Certainly this made a splash with the Black Panthers -Huey P. Newton designating it required viewing for party members for its themes of black empowerment. The film wasn't universally accepted by the black liberation movement though, with other groups and scholars decrying a perceived fetishization of poor black culture, an adherence to certain stereotypes around manner and dialect, and the self-serving hero figure who is of course Van Peebles himself -also the rape scene was a point of contention with some black viewers even then. Nonetheless, the movie was immensely popular with black audiences -as Spike Lee discussed recently on the Criterion Channel. It made back more than one hundred times its minimal budget. This in spite of the white reaction. Black voices were really the only ones that mattered, but it is worth noting the white American industry's reaction to this film was pretty extreme. It received an X-rating that famously became a part of the movie's marketing campaign and in some markets outside the U.S. it was heavily censored or banned outright. And obviously it ruffled the feathers of even many white audiences who just heard its title. But of course this kind of reception Van Peebles craved.

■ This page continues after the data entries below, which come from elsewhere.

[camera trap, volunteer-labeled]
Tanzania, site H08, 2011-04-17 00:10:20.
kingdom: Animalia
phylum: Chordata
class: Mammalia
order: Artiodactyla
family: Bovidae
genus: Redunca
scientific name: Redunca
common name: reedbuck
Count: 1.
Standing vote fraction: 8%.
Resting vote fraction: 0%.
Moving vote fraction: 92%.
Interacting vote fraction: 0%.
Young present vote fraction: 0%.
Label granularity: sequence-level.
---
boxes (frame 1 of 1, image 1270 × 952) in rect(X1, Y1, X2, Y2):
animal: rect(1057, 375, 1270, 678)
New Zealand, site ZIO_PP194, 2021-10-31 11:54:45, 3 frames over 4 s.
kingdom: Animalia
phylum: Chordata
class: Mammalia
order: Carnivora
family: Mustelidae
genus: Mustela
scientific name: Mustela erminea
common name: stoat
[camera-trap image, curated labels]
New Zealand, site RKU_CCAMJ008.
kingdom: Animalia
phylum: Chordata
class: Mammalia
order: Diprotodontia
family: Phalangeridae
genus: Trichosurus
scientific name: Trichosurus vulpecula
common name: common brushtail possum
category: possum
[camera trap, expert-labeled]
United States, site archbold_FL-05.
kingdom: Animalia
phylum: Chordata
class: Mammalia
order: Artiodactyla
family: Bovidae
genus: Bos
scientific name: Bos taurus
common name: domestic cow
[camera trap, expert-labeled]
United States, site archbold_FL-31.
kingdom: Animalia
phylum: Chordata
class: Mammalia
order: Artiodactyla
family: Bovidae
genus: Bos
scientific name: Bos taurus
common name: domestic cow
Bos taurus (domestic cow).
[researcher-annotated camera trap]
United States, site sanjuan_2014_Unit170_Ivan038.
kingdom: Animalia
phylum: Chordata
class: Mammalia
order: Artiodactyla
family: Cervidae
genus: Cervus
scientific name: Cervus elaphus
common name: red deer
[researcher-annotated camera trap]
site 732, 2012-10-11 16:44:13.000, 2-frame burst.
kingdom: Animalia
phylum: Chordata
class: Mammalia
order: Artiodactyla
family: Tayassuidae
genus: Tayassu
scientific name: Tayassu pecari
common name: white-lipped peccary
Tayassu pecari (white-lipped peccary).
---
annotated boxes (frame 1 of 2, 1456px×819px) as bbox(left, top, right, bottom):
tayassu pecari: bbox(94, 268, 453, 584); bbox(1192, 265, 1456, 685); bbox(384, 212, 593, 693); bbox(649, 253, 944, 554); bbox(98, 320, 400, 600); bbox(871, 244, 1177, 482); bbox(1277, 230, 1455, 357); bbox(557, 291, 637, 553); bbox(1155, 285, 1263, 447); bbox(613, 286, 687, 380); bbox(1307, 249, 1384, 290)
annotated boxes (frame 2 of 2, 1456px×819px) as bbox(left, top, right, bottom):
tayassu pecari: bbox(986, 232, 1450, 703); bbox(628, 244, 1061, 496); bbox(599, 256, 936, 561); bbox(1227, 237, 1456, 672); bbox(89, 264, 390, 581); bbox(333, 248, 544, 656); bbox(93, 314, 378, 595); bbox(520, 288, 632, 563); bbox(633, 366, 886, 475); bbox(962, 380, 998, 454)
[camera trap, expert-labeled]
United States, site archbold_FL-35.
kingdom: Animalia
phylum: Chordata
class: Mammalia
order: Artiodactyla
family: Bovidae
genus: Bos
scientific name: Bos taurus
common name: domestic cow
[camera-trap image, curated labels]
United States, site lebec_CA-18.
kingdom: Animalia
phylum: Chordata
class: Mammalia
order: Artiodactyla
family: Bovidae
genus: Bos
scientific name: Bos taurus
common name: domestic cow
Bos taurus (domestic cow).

There is no removing Sweet Sweetback's Baadasssss Song from its important place in film history, though on its own terms it has perhaps rightly been eclipsed by the genre it spawned. Its transgressive character does not always support its stated thesis and can be extremely off-putting to many otherwise inclined towards its perspective. The shoddiness of its production style is as often a bug as a feature, and the most curious components to its politics, and in particular its sexual dimension, are not interrogated. I won't begrudge what it meant, and those parts of its legacy that have formed the basis of a truly empowering and invigorating black cinema. But you'll have a tough time convincing me that any value outside of that context is not highly exaggerated.